Reducing Yacc Latency by 80%
Dolt is the first relational database that supports Git-like versioning. Dolt's content-addressed storage layer plugs into two wire layers, MySQL and now Postgres (DoltgreSQL).
While half of the team works on reaching 100% Postgres compatibility, I continue to chase perf. The topic of today's blog is our Yacc SQL parser.
Parsing is commonly thought to be an insignificant fraction of query time, but as we've made other parts of execution faster, it has crept up to 15% of our small queries:
Today's changes make parsing about 80% faster. On a linux server this translates to about ~30 microseconds of the smallest queries, and ~2% of larger queries with more involved AST structures. Here are a few notable standouts from the sysbench benchmarks:
benchmark | before (ms) | after (ms) | latency Δ |
---|---|---|---|
oltp_point_select | .30 | .27 | -10.% |
select_random_ranges | .70 | .62 | -11.4% |
select_random_points | .64 | .61 | -4.9% |
oltp_read_write | 11.65 | 11.24 | -3.5% |
The sysbench read averages are now nearing +40% slower than MySQL, and write averages -20% faster than MySQL.

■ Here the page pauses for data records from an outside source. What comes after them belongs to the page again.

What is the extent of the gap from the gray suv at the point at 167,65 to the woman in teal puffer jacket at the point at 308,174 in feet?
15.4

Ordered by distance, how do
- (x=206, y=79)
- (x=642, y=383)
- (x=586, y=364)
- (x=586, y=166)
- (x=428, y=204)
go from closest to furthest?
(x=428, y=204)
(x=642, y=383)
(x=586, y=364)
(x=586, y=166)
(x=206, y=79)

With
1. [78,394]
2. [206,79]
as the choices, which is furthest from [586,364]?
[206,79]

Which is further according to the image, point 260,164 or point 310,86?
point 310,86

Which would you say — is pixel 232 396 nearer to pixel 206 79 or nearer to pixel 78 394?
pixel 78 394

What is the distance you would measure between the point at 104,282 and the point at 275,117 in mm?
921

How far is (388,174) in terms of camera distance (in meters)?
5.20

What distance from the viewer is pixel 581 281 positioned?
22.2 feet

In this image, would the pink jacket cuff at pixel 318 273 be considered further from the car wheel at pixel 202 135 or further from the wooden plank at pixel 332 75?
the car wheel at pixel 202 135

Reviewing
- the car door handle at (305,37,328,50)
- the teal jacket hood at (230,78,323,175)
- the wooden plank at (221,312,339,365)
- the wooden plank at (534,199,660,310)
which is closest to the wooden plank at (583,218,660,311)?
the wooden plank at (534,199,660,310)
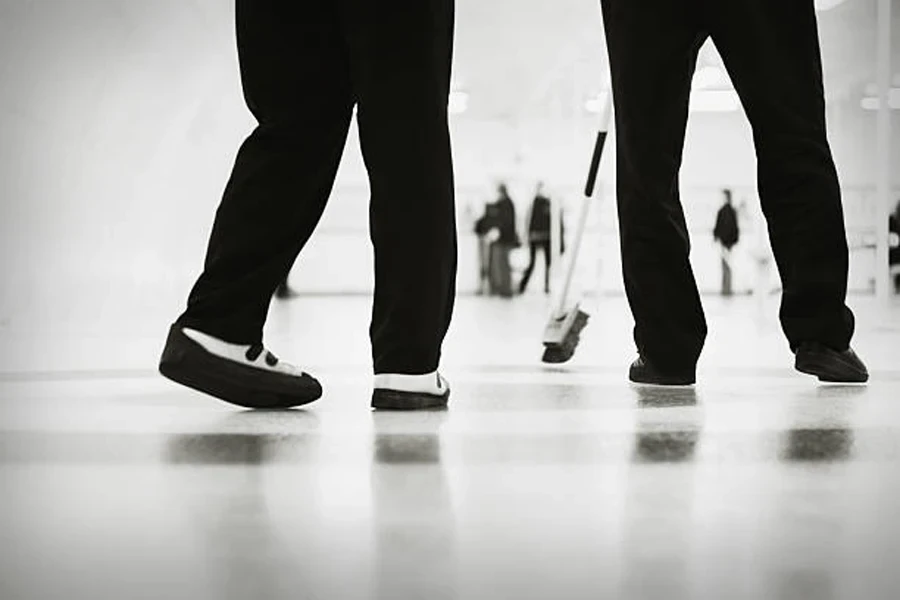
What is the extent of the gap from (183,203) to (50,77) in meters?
2.07

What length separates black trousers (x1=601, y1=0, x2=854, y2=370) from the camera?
1.85 meters

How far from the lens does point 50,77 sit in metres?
4.86

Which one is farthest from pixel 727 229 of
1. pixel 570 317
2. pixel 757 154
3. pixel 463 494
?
pixel 463 494

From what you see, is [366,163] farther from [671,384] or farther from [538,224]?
[538,224]

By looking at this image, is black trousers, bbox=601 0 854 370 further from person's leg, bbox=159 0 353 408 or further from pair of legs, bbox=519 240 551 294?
pair of legs, bbox=519 240 551 294

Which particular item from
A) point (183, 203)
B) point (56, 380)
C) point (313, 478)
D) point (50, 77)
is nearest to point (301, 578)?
point (313, 478)

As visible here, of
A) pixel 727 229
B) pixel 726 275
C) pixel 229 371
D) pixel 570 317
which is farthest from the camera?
pixel 726 275

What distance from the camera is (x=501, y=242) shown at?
36.2 ft

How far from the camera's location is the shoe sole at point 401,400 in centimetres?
154

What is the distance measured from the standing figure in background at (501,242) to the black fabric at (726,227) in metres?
1.84

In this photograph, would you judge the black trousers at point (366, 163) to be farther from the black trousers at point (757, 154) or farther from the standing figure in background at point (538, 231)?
the standing figure in background at point (538, 231)

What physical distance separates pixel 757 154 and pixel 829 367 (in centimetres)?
36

TPC-C similarly sees about ~2% improvement on the average query, reflected in the 95% percentile tail latency (p95). Because the bulk of TPC-C queries are small selects and inserts, we've gained a 5% boost to the transaction throughput per second (TPS):
metric | before | after | latency Δ |
---|---|---|---|
p95 (ms) | 64.5 | 60.0 | -6.95% |
TPS | 39.3 | 41.3 | +5.07% |
Background
Lexing and parsing a query string are the first steps in query planning. Lexing splits a query string into sets of tokens, and parsing builds those tokens into a valid sentence in our SQL grammar as a typed abstract syntax tree (AST).
There are many ways to parse strings, and we will use that variety to better understand Yacc's bottlenecks.
Recursive descent parsers are state machines that make token-by-token decisions building ASTs from the root node downwards. The state machine below shows how recursive descent appends to the top-level Insert
node moving through states. It is worth noting that the parser requires the current and next token to make decisions.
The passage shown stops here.